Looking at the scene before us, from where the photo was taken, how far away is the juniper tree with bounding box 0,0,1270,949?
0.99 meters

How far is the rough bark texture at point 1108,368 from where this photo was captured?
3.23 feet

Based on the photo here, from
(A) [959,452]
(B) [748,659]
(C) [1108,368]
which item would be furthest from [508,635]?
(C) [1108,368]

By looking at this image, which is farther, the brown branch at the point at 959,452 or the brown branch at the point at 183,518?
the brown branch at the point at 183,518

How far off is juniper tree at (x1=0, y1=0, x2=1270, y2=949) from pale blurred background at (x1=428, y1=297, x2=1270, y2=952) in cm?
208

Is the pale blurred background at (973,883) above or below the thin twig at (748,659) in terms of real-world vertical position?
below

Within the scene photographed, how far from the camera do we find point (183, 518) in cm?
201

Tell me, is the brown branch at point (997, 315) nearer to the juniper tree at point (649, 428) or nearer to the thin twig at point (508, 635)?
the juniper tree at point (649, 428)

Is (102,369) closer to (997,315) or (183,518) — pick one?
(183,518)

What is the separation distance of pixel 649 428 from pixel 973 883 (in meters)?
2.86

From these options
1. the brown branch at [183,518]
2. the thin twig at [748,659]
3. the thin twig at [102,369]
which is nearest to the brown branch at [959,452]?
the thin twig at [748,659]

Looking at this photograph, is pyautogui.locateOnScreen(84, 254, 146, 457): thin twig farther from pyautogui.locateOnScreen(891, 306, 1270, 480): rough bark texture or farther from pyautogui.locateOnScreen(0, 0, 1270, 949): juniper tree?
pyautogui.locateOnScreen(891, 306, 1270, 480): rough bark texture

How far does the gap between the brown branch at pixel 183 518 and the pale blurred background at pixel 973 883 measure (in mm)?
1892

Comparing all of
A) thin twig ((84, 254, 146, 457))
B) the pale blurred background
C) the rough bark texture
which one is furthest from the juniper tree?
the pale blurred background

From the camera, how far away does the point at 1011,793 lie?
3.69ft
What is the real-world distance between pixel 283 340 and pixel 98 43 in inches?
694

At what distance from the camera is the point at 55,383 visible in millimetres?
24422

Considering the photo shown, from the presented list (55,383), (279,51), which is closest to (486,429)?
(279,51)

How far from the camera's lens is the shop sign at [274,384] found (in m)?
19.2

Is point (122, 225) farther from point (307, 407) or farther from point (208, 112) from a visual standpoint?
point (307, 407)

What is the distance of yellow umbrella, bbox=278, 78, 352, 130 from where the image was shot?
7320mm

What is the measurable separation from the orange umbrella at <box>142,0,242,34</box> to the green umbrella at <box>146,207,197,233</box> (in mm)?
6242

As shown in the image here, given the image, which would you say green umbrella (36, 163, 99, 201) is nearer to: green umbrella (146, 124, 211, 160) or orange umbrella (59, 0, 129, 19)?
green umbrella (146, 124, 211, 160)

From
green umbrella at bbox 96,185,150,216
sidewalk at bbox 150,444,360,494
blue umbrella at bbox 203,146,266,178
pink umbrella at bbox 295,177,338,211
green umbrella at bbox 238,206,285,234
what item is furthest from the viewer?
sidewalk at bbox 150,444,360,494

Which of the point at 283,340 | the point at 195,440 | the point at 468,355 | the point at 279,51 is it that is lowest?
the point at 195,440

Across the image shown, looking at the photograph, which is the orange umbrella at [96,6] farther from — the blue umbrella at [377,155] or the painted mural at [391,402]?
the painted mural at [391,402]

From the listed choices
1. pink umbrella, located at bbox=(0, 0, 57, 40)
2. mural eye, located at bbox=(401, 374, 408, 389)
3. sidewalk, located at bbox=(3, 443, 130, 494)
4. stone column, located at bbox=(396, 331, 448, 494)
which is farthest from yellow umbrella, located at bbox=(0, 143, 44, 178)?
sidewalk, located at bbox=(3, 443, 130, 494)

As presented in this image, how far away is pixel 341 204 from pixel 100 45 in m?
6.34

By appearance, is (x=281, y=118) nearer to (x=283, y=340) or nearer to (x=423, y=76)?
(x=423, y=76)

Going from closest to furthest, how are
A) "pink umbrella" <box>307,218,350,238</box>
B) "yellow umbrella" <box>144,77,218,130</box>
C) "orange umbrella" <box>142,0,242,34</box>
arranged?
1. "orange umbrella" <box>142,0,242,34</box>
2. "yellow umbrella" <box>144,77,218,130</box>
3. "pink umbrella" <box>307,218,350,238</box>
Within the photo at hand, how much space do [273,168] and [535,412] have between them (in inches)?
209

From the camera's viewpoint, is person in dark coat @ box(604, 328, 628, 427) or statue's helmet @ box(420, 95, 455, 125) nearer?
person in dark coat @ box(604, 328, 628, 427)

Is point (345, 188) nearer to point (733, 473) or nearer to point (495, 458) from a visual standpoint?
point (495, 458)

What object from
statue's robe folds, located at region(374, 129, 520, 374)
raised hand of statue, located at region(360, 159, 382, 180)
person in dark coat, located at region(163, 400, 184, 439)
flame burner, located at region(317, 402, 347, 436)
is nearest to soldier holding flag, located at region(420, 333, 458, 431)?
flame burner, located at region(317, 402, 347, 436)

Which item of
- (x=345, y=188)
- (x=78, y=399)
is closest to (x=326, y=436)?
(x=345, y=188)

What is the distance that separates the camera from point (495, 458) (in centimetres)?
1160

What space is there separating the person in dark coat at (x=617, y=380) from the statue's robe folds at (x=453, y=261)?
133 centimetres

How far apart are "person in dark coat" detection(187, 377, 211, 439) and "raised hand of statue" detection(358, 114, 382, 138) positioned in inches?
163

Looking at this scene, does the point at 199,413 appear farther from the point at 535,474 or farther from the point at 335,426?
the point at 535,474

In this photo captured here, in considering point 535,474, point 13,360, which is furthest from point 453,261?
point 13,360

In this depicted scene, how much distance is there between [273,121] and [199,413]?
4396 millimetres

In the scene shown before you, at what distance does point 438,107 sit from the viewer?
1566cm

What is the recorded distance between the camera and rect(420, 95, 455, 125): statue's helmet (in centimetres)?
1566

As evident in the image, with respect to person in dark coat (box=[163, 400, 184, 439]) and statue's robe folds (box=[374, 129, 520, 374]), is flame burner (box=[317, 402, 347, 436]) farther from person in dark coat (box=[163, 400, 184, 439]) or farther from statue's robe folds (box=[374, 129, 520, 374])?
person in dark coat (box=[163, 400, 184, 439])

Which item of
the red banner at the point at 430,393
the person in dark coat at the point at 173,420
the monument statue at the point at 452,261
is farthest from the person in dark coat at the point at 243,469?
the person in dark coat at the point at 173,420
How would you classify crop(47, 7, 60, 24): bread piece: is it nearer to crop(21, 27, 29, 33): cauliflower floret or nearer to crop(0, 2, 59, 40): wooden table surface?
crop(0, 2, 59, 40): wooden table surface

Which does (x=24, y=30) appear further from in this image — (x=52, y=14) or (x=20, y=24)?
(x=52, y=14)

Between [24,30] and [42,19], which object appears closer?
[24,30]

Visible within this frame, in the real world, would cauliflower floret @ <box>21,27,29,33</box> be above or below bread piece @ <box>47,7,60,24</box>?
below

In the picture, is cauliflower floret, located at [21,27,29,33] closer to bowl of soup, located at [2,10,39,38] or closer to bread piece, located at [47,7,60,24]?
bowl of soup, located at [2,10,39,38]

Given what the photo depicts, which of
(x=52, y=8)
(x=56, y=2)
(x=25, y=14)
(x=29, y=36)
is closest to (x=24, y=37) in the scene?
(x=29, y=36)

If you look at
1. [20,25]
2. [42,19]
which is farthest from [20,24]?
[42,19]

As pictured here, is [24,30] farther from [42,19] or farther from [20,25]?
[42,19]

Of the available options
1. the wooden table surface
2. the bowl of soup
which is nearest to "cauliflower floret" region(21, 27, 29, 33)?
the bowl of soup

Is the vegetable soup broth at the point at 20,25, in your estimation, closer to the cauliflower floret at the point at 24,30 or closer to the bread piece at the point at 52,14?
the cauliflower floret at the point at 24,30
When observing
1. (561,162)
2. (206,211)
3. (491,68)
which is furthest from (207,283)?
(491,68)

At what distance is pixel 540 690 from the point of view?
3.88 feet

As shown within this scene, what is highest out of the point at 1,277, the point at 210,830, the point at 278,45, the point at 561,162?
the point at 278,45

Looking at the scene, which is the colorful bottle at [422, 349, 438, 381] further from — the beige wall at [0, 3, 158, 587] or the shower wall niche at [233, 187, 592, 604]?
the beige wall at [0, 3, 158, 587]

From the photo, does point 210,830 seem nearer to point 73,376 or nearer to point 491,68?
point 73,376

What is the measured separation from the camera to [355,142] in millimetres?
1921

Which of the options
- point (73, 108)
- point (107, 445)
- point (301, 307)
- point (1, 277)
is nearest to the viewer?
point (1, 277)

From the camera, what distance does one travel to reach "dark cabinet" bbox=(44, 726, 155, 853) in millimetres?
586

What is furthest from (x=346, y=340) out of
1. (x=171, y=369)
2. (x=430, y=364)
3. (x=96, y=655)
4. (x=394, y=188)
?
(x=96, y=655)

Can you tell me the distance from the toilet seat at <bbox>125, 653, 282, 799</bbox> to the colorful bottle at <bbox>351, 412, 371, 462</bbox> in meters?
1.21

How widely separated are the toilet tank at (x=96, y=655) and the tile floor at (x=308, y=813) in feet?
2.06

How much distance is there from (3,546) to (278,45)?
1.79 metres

## WRITTEN TASK
Beginning at the line that holds "As shown within", reproduce each line of the records above down to and including the last one.

## CORRECT RESULT
As shown within this scene, what is highest out of the point at 1,277, the point at 210,830, the point at 278,45, the point at 561,162?
the point at 278,45

Looking at the scene, which is the colorful bottle at [422, 349, 438, 381] further from — the beige wall at [0, 3, 158, 587] or the shower wall niche at [233, 187, 592, 604]?
the beige wall at [0, 3, 158, 587]

From the photo, does point 210,830 seem nearer to point 73,376 or nearer to point 491,68?
point 73,376

What is the measured separation from the camera to [355,142] in millimetres?
1921

Which of the options
- point (73, 108)
- point (107, 445)
- point (301, 307)
- point (1, 277)
is nearest to the viewer?
point (1, 277)

From the camera, what distance does one travel to reach "dark cabinet" bbox=(44, 726, 155, 853) in millimetres?
586

What is furthest from (x=346, y=340) out of
1. (x=171, y=369)
2. (x=430, y=364)
3. (x=96, y=655)
4. (x=394, y=188)
?
(x=96, y=655)

Can you tell me the distance from the toilet seat at <bbox>125, 653, 282, 799</bbox> to the colorful bottle at <bbox>351, 412, 371, 462</bbox> in meters?
1.21

How widely separated are the toilet tank at (x=96, y=655) and the tile floor at (x=308, y=813) in feet?
2.06

How much distance is there from (3,546) to (278,45)?
1.79 metres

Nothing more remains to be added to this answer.